OBIETTIVO DEL COMPITO:
Riscriva il passo del testo sulla pace da "Ma più che l'astrazione" fino a "sciocca e folle." compreso, sostituendo "ebbrezza" con "euforia".

La pace può realizzarsi solo attraverso il cammino della ragione o della religione. Kant, il filosofo della «buona volontà», scrisse anche il sogno dorato della «Pace Perpetua»: era la pace fondata nell'umano, nel meglio dell'uomo, nella sua buona volontà. L'uomo si trovava dunque protetto dalla ragione, dalla legge.
Ma più che l'astrazione della legge vale l'istanza comune, la voce autorevole e clemente, che si fa sentire da tutti e da ciascuno; il santo timore che fa entrare in ragione, quando si è disprezzato e calpestato tutto a causa di un'ebbrezza sciocca e folle.
La pace non può nascere da un patto tra eguali che tremano al solo vedersi. La buona volontà non basta e tuttavia, come è risaputo da tempi assai remoti, è l'unica cosa che la merita. La pace è il dono dato agli uomini di buona volontà, il loro meritato guadagno, ma non è la buona volontà che la genera: è il risultato di una gloria più alta, balenìo dell'autorità che vince senza lasciar vinti. Non c'è pace senza umiltà, né la pace ha valore separata da quell'alta gloria.
Ma cosa ha a che vedere il freudismo con la guerra? Nell'uomo niente può stare separato; se nell'uomo, durante la sua crescita, si smarrisce l'idea del padre, se nel padre egli vede solo un uomo ridotto all'istinto, se si pretende di educarlo a immagine di un padre privo di sacro mistero, che cosa gli resta? Su che cosa fa affidamento? Al più piccolo incidente della vita, cadrà in preda al terrore e al risentimento, sarà in guerra con tutti e con tutto, perfino con se stesso. Intravediamo già per quale motivo il freudismo è risultato un rimedio grave almeno quanto la malattia di cui pretendeva essere la cura. Bisogna però ricordare una volta di più la distinzione tra l'opera di Freud e il freudismo; nessuno potrà negare a Freud la sua ansia di curare, la sua carità di medico e anche qualcosa in più: l'ansia di purificazione. Insieme con altri movimenti della sua epoca ha espresso un'ansia di purificazione collettiva. La psiche umana era infatti oppressa e sovraccarica, come gli stili artistici dell'epoca, lo stile cosiddetto «moderno» d'inizio secolo. Periodicamente si rendono necessarie queste purificazioni o pulizie, queste confessioni generali. Forse l'opera di Freud vale come la confessione di «un figlio dell'epoca» e ancor più di un testimone. E' il testimone fanatico, e come tutti i fanatici disperatamente sincero, di un male gravissimo. Ma sviscerando le radici del male, dell'abbandono umano, elabora un veleno che lo aggrava.
Freud diffuse, con la seduzione letteraria derivatagli dai miti greci cui ricorreva, e perfino accrebbe il male terribile, senza poterlo curare.
Non fu per mancanza di volontà né di sollecitudine misericordiosa: il fatto è che il medico deve arrivare fino alla radice ultima della malattia che cura. Freud ci stava dentro, era una delle sue vittime ed ebbe il coraggio di riconoscerla, di essere suo testimone, un testimone lucido, ma niente di più.

Elementi conservati di una raccolta:
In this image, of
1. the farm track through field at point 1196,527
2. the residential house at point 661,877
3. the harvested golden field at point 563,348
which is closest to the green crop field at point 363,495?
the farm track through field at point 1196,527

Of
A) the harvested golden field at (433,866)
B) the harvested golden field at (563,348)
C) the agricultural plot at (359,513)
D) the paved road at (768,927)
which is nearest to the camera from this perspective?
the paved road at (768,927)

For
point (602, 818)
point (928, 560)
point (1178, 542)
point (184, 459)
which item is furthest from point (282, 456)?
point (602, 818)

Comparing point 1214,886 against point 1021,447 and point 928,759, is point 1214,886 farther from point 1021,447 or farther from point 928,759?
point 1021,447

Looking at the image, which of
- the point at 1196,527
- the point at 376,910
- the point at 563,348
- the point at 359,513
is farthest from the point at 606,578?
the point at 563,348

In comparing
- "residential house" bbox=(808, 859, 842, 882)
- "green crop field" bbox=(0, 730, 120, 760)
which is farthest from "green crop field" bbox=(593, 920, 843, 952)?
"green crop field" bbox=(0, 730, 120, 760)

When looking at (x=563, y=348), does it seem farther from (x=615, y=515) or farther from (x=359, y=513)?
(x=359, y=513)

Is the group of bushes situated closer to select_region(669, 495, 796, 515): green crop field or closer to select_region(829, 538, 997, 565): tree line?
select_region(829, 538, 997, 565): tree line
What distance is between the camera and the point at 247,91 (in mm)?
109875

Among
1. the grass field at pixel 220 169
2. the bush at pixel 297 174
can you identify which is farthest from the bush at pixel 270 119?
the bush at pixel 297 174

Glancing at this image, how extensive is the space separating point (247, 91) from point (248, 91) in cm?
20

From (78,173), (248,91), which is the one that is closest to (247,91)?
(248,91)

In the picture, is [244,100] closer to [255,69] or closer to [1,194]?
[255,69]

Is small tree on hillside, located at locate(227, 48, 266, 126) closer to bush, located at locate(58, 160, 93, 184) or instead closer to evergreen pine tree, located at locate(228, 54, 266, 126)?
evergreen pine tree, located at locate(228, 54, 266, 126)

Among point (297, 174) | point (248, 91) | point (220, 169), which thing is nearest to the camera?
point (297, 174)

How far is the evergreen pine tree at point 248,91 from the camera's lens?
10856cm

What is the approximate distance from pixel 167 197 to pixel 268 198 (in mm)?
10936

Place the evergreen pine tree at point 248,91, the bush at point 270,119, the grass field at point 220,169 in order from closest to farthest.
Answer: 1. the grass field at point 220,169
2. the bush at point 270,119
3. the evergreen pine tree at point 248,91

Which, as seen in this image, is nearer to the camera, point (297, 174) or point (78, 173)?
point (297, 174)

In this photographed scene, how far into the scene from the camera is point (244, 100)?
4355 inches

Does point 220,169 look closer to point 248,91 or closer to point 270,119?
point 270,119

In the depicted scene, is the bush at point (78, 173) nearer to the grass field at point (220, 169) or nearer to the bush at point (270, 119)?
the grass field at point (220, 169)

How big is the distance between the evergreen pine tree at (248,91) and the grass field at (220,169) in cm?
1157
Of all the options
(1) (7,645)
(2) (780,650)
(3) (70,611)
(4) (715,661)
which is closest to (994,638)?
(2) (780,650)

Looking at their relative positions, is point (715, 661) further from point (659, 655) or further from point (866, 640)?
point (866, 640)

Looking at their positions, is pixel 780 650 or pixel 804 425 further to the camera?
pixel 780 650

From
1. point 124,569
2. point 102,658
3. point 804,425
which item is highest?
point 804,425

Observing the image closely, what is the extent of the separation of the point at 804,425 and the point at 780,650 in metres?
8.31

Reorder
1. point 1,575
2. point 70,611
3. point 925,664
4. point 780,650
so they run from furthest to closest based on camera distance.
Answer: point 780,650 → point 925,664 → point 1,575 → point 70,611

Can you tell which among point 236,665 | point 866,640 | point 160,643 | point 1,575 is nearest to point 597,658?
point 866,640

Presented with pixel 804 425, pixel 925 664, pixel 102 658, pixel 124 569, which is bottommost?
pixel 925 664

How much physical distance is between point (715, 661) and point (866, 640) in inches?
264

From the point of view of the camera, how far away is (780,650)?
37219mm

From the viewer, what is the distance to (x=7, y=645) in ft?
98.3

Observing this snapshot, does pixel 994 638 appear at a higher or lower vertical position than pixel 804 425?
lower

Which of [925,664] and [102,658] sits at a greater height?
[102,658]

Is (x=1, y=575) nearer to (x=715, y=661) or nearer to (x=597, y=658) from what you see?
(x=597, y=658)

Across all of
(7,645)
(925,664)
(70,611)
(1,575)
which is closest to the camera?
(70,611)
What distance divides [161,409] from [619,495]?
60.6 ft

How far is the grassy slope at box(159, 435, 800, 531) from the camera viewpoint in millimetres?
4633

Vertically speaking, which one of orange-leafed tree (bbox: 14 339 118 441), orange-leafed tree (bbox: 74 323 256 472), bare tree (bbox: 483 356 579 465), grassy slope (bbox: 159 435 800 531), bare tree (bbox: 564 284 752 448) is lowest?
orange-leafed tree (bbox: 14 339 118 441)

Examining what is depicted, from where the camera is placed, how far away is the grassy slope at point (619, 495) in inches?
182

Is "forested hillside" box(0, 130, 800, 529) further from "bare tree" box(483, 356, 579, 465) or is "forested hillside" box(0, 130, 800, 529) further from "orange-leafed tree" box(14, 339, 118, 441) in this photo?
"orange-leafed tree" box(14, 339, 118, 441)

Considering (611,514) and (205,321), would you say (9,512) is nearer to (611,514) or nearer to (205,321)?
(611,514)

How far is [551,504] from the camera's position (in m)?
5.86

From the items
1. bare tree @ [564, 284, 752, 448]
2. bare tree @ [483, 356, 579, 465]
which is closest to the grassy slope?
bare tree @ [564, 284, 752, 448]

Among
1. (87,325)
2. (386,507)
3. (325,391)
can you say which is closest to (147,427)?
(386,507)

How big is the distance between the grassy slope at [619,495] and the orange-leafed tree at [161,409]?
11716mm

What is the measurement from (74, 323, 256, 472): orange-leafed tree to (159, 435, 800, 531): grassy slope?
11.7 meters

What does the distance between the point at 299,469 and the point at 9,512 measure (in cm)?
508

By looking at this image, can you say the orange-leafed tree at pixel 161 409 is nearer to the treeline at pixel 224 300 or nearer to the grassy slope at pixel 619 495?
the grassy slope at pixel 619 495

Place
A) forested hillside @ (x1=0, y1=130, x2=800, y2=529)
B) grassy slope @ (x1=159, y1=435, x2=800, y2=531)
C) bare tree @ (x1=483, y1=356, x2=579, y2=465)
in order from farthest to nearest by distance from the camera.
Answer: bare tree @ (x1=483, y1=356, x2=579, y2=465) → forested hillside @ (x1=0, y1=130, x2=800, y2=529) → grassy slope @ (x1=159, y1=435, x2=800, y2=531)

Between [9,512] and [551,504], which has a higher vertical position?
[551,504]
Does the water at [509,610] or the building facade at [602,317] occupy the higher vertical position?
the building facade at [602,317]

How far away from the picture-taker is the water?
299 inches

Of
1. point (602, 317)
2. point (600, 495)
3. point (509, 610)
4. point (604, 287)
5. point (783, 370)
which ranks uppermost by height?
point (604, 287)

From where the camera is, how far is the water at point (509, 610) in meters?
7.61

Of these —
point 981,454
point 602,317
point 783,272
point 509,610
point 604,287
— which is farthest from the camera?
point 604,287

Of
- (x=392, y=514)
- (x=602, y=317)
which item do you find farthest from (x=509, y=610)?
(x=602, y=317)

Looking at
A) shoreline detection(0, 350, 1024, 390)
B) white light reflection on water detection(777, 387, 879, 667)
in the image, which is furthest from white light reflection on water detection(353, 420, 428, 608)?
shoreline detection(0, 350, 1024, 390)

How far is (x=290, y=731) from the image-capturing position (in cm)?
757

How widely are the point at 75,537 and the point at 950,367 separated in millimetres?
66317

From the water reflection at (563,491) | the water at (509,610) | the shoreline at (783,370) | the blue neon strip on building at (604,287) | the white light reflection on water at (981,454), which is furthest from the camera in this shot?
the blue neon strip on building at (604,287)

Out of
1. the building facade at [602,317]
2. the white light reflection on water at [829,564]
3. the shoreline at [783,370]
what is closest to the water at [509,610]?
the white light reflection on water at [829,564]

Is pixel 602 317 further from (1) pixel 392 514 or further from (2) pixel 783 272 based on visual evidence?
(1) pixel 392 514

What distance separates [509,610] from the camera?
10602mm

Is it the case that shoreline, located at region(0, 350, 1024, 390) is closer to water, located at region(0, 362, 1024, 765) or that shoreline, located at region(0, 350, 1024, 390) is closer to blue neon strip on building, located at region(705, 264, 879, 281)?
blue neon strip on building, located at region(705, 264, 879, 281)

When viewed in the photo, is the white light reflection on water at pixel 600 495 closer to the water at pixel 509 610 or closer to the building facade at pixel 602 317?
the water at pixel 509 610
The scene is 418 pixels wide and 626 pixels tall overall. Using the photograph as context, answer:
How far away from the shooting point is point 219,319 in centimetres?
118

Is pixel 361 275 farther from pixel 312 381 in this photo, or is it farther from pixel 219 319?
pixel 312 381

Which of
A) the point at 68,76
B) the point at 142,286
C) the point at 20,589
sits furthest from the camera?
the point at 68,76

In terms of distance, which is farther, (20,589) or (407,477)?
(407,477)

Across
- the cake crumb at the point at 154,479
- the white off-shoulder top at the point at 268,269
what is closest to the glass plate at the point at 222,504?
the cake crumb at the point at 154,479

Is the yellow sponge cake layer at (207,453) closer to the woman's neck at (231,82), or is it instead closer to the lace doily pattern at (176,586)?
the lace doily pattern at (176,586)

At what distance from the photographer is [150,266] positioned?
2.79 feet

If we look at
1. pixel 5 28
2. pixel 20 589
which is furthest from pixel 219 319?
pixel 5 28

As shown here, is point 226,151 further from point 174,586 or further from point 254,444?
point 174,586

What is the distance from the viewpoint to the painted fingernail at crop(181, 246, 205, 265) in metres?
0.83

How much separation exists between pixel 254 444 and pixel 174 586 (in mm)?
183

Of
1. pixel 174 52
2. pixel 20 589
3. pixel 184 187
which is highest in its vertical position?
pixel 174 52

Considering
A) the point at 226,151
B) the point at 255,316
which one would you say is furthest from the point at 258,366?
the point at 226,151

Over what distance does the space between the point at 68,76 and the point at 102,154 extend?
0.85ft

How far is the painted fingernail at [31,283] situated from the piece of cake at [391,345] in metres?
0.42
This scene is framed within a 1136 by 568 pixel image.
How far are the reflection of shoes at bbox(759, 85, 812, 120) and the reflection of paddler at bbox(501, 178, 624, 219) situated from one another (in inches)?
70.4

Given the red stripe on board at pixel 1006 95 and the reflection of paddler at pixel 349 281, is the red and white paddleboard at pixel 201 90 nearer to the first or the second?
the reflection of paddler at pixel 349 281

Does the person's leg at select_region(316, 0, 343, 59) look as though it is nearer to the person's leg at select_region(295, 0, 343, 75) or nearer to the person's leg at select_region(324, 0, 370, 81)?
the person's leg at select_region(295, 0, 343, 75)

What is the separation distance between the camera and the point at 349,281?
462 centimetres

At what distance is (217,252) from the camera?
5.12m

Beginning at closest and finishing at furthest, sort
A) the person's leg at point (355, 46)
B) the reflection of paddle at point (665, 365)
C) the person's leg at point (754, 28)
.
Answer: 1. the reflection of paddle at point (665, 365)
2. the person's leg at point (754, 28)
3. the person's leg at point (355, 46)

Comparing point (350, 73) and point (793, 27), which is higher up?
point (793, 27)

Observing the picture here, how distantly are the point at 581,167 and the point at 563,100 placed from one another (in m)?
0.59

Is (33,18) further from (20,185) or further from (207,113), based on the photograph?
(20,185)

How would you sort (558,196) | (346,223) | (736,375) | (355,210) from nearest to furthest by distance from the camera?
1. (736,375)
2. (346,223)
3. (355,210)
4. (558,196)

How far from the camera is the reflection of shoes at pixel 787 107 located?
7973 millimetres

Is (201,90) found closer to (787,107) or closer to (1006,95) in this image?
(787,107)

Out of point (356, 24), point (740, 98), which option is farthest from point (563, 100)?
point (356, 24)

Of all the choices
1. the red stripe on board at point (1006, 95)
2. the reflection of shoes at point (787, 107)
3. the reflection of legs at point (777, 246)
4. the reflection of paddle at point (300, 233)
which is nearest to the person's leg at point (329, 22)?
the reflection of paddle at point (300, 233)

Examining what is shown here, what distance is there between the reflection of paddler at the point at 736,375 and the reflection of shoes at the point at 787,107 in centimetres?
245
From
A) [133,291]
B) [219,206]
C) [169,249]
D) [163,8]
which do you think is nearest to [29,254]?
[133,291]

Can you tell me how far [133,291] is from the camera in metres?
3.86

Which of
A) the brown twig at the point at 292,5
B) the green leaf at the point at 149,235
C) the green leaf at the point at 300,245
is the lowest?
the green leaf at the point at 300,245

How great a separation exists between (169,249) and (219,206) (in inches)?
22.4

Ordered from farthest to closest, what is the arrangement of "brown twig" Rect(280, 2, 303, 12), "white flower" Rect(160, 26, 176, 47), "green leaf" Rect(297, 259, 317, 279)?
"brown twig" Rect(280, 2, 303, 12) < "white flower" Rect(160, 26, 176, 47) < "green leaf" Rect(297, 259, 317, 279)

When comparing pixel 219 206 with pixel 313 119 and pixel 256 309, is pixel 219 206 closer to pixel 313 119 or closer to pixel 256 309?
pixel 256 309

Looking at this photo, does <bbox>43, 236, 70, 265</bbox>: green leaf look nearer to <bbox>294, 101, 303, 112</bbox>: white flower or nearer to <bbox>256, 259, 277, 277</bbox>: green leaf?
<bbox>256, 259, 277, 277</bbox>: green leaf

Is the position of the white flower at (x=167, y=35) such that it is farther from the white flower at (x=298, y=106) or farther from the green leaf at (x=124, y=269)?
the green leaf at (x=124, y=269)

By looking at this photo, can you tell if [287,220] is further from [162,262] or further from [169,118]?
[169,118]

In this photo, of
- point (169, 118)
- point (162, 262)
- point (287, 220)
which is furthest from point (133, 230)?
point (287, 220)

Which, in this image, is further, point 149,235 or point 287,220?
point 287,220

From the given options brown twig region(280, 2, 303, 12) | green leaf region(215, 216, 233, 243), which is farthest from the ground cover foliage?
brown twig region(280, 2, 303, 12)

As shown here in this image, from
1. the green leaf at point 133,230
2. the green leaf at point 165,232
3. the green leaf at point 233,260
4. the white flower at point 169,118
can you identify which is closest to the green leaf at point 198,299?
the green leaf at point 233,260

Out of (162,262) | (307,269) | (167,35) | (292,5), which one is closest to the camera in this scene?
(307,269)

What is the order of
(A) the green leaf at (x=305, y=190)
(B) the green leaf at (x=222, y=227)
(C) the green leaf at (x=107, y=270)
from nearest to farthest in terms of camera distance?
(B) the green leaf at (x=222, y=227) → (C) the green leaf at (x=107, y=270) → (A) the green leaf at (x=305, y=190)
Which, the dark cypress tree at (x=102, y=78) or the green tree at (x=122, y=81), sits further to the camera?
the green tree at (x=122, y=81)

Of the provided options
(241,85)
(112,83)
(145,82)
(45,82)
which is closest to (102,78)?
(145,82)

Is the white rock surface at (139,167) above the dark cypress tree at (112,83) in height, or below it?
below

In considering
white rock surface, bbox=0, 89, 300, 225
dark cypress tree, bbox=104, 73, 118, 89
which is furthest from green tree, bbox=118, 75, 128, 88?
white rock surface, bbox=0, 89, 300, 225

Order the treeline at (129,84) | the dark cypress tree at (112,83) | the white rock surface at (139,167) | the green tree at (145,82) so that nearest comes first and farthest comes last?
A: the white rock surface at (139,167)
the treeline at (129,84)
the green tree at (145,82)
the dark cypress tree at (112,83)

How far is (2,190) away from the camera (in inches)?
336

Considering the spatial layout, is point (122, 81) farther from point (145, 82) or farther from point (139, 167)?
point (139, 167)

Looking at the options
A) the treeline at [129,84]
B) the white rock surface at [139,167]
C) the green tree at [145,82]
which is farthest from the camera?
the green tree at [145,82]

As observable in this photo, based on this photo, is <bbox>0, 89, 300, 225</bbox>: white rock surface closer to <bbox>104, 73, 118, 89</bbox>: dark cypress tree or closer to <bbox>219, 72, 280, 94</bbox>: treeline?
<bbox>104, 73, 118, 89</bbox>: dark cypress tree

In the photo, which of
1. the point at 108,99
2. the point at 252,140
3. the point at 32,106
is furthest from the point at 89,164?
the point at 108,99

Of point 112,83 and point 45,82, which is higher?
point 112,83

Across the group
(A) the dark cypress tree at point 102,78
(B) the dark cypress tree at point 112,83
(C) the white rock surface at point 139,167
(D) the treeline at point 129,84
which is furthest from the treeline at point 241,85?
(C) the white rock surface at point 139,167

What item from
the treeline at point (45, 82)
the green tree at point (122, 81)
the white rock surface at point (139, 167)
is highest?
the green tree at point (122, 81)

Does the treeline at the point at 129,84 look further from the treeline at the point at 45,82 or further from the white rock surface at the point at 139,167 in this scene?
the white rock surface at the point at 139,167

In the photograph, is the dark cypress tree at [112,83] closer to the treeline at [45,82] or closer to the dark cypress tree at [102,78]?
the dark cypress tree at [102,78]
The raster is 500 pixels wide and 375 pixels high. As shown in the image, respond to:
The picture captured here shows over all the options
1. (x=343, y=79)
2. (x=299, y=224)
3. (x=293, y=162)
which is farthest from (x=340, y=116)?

RISULTATO DEL COMPITO:
Ma più che l'astrazione della legge vale l'istanza comune, la voce autorevole e clemente, che si fa sentire da tutti e da ciascuno; il santo timore che fa entrare in ragione, quando si è disprezzato e calpestato tutto a causa di un'euforia sciocca e folle.